Kebijakan pangan yang bias beras memicu kerentanan dan masalah ekologi. Daripada membuka sawah-sawah baru, pemerintah diharapkan mengembangkan pangan lokal yang potensinya berlimpah.
”Kami berulang-ulang mengingatkan, kebijakan pangan kita yang bias beras dan bersifat monokultur memicu banyak soal.
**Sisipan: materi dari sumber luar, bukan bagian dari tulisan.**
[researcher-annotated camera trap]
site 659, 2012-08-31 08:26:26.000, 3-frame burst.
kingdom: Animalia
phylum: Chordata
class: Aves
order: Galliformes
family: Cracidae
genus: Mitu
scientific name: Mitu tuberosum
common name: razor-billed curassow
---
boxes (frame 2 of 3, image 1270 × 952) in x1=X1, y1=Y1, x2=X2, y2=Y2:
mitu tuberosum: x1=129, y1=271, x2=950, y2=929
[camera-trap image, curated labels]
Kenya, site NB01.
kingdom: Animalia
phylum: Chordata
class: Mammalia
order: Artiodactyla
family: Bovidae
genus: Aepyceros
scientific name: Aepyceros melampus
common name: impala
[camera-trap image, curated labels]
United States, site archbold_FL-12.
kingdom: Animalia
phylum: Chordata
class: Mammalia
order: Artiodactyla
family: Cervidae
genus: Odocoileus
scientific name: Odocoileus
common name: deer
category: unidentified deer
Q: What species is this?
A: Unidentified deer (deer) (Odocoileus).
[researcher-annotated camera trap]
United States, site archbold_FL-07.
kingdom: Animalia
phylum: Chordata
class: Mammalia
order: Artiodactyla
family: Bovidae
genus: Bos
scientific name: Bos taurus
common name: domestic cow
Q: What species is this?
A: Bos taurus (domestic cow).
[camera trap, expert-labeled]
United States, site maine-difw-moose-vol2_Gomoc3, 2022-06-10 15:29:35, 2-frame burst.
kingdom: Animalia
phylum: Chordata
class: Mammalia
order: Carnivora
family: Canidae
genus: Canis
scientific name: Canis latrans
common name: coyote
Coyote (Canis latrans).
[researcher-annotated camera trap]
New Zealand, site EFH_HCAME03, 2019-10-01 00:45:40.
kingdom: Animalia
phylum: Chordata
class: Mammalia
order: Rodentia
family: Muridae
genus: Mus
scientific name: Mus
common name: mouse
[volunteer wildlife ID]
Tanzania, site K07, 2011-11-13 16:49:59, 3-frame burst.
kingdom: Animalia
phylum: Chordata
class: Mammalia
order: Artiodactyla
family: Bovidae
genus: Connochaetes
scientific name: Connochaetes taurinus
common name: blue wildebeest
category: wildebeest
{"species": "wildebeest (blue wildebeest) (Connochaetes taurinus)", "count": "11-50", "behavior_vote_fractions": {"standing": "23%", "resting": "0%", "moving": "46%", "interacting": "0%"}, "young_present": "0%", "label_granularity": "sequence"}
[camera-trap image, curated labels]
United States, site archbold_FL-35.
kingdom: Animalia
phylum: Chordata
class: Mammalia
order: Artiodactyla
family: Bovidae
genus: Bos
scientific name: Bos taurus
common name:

Contoh terkini ialah masalah pangan di Asmat, Papua, yang jika dilihat lebih jauh karena tercerabutnya budidaya pangan lokal berbasis sagu,” kata Said Abdullah, Koordinator Nasional Koalisi Rakyat untuk Kedaulatan Pangan, di Jakarta, Minggu (4/2).
Pemerintah harus kembali pada kebijakan pangan berbasis keberagaman sumber lokal dan menghentikan obsesi untuk mengejar swasembada beras. ”Kebijakan pangan harus berperspektif Nusantara dan berbasis keragaman agroekologi. Tidak semua wilayah cocok untuk beras, secara ekologi ataupun budaya,” ujarnya.
ADVERTISEMENT
SCROLL TO RESUME CONTENT
Said mengatakan, kebijakan pangan nasional yang bias beras terlihat dari rencana cetak sawah baru yang saat ini digalakkan di sejumlah daerah, terutama di luar Jawa. Berdasarkan pantauan Kompas, pembukaan sawah baru kebanyakan di luar Jawa, termasuk di kawasan timur, seperti Kalimantan, Papua, Maluku, dan Nusa Tenggara Timur.
KOMPAS/AHMAD ARIF–Aneka umbi-umbian dijajakan di pasar tradisional Waingapu, ibu kota Sumba Timur, Nusa Tenggara Timur, Kamis (1/2). Keragaman pangan lokal saat ini semakin tergusur oleh kebijakan nasional yang bias beras.
Di Kabupaten Sumba Timur, misalnya, pencetakan sawah baru dilakukan di Desa Pinduharani, Kecamatan Tabundung, dengan mengerahkan aparat militer. ”Kalau dipaksakan untuk swasembada beras, untuk Pulau Sumba jelas tidak mungkin. Lahan yang cocok untuk sawah di Sumba sangat terbatas karena kondisi iklim yang kering,” kata Stephanus Makambombu, Direktur Stimulant Institute Sumba.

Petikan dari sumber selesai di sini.